Friday, October 23, 2009

Earth Science

This book is neither great nor poor. Actually there are not as many choices out there for Earth Science as there are for many other Science subjects. Therefore the school districts do not have a lot of choices. I've used the book with classes. As the one reviewer says, it is not always clear about what the main points are. Though an astute student should notice key terms are in bold face type. Yet often the definition, example of the term follows its first use by many pages. I even found it a bit confusing. Though the information is in the book. Many students do not know how to study, so if it does not jump out at them they just give up. I would not ditz the book like one reviewer has. The information that is presented is in the book, but the organization and presentation is not the best. Now I do agree that much of this book seems to be dated. I think that is because it is not really in a new addition. I've seen many copies of this book with dates from 1994 to 2001 and the cover and text seems to be exactly the same. So it looks like "2005 edition" is still the 1994 edition, just a new printing.

I am glad that one reviewer was able to learn using this book. Everyone is different, and so if this book turned on the light of understanding in one student, it can't be all-bad. And it is not all that bad, I just wish there actually was a much better Earth Science textbook out there. Our local district has been using this book for many years; most of our other science texts have been changed during those years.
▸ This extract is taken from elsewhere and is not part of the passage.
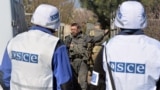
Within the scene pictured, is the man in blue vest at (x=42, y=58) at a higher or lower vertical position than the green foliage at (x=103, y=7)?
higher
I am afraid I will have to take exception to the naysayer's comments about this book using the Metric System. Where has he been during the last couple hundred years? The rest of the world uses the metric system. Today, only the USA does not. True, I don't know my height in centimeters, or the distance from Los Angeles to San Francisco in kilometers. But for many other matters we use the metric system all the time in everyday life. Do you know the focal length of your normal lens on a 35mm SLR camera in inches? Probably not, it's about 2 inches (50mm). Wow, and that great 210mm telephoto lens is how many inches? As far as science education goes, you will only use "English measure" in a few introductory classes in 9th grade and below. Chemistry and Physics are all metric. You will use both systems of measure in Biology, Geology, and Medical Sciences. Physical constants are easier numbers to remember in their metric forms. Also many ideas just are not thought of in English measure. Ever heard of pound-atomic-weights for the chemical elements. Actually that would not even make sense because a pound is a unit of force and not mass. This could not be used like gram atomic weights. Does anyone remember the English unit of mass? Do let me know if you actually do find a better Earth Sciences Textbook.